Work instruction 1 ▸
Answer these from the text on ruxolitinib for myelofibrosis:
(a) What range of survival is given for patients diagnosed with myelofibrosis?
(b) How many patients were randomly assigned in the trial being reported?
(c) What percentage of the placebo group reached the primary endpoint?
Work instruction 2 ▸ Resume the text on ruxolitinib for myelofibrosis, picking up right after its final sentence.

Background information in the two papers points out that dysregulation of the JAK2 pathway is the central pathogenic component of the condition. Survival ranges from 2 to 11 years in patients diagnosed with myelofibrosis, and traditional therapeutic options, including spleen removal, have limited benefit.
Previous phase 1 and 2 trials have shown the oral agent ruxolitinib produced durable improvements.
Building on this, one of the RCT’s currently being reported randomly assigned 309 patients with intermediate-2 or high-risk myelofibrosis to twice-daily ruxolitinib or placebo.
The primary endpoint was a reduction in spleen volume of 35% or more at 24 weeks. This was achieved by 41.9% of the patients in the ruxolitinib group compared with 0.7% in the placebo group (p=0.001), the investigators found.
Dr. Srdan Verstovsek, at the M.D. Anderson Cancer Center in Houston, Texas, and colleagues also report that the total symptom score was reduced by 50% or better at 24 weeks in 45.9% of patients given ruxolitinib versus 5.3% of those who received placebo.

Collected data entries

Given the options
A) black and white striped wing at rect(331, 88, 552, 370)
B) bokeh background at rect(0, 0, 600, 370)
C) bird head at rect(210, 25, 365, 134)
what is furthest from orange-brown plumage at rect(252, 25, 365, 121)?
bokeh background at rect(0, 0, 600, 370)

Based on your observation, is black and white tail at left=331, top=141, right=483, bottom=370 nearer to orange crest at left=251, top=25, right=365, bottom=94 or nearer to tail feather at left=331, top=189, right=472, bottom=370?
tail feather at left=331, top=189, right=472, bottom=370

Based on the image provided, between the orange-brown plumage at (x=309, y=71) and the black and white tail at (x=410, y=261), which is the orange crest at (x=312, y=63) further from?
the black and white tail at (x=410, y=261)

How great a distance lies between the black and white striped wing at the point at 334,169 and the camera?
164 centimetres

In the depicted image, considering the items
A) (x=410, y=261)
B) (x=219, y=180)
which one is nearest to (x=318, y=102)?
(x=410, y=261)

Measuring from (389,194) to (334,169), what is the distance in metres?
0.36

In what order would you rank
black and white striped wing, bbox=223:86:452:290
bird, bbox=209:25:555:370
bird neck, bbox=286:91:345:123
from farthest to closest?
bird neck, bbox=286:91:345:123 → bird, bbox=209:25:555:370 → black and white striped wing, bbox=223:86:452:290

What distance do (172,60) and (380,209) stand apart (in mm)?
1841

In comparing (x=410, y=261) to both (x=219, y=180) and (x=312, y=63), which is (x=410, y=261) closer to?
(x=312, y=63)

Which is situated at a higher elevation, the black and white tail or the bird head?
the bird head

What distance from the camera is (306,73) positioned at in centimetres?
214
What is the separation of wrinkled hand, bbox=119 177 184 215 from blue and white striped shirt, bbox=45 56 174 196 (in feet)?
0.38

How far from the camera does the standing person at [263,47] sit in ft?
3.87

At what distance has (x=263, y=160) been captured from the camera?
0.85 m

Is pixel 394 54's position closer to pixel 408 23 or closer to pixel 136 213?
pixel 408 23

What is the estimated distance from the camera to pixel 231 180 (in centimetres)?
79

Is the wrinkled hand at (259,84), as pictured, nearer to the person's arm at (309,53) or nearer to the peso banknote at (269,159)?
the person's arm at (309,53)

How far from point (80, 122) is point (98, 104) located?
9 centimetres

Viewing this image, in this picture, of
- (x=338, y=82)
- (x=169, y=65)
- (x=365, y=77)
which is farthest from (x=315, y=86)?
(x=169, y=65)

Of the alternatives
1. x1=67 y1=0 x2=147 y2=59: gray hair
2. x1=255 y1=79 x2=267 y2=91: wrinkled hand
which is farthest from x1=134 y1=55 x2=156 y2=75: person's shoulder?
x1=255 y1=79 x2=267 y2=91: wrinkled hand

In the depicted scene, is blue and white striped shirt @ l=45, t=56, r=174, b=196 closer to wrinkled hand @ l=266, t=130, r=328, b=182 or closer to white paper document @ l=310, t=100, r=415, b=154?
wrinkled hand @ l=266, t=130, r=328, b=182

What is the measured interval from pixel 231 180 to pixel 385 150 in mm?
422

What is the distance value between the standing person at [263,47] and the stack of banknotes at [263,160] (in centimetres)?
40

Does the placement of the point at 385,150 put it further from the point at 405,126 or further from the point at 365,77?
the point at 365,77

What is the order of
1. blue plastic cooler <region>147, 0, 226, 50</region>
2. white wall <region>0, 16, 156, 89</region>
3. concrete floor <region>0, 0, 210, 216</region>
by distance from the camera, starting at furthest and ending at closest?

Final answer 1 ▸
(a) From 2 to 11 years.
(b) 309 patients.
(c) 0.7%.

Final answer 2 ▸
The second trial reported in the NEJM compared ruxolitinib to the best available therapy in 219 similar patients. Dr. Claire Harrison, with Guy’s Hospital, London, UK and colleagues set the primary endpoint as a 35% reduction in spleen volume at 48 weeks, which was achieved by 28% of patients given ruxolitinib compared to none in the best available therapy group.
“Patients in the ruxolitinib group had an improvement in overall quality-of-life measures and a reduction in symptoms associated with myelofibrosis,” they add.
In this trial, anemia and thrombocytopenia were also the most common hematologic abnormalities. One patient in each group discontinued treatment because of thrombocytopenia but none did so due to anemia, according to the report.
While noting the benefits, Dr. Harrison and colleagues conclude, “Further follow-up is needed to assess the long-term outcomes with respect to efficacy and safety.”
The New England Journal of Medicine, 2012;366:7879-807.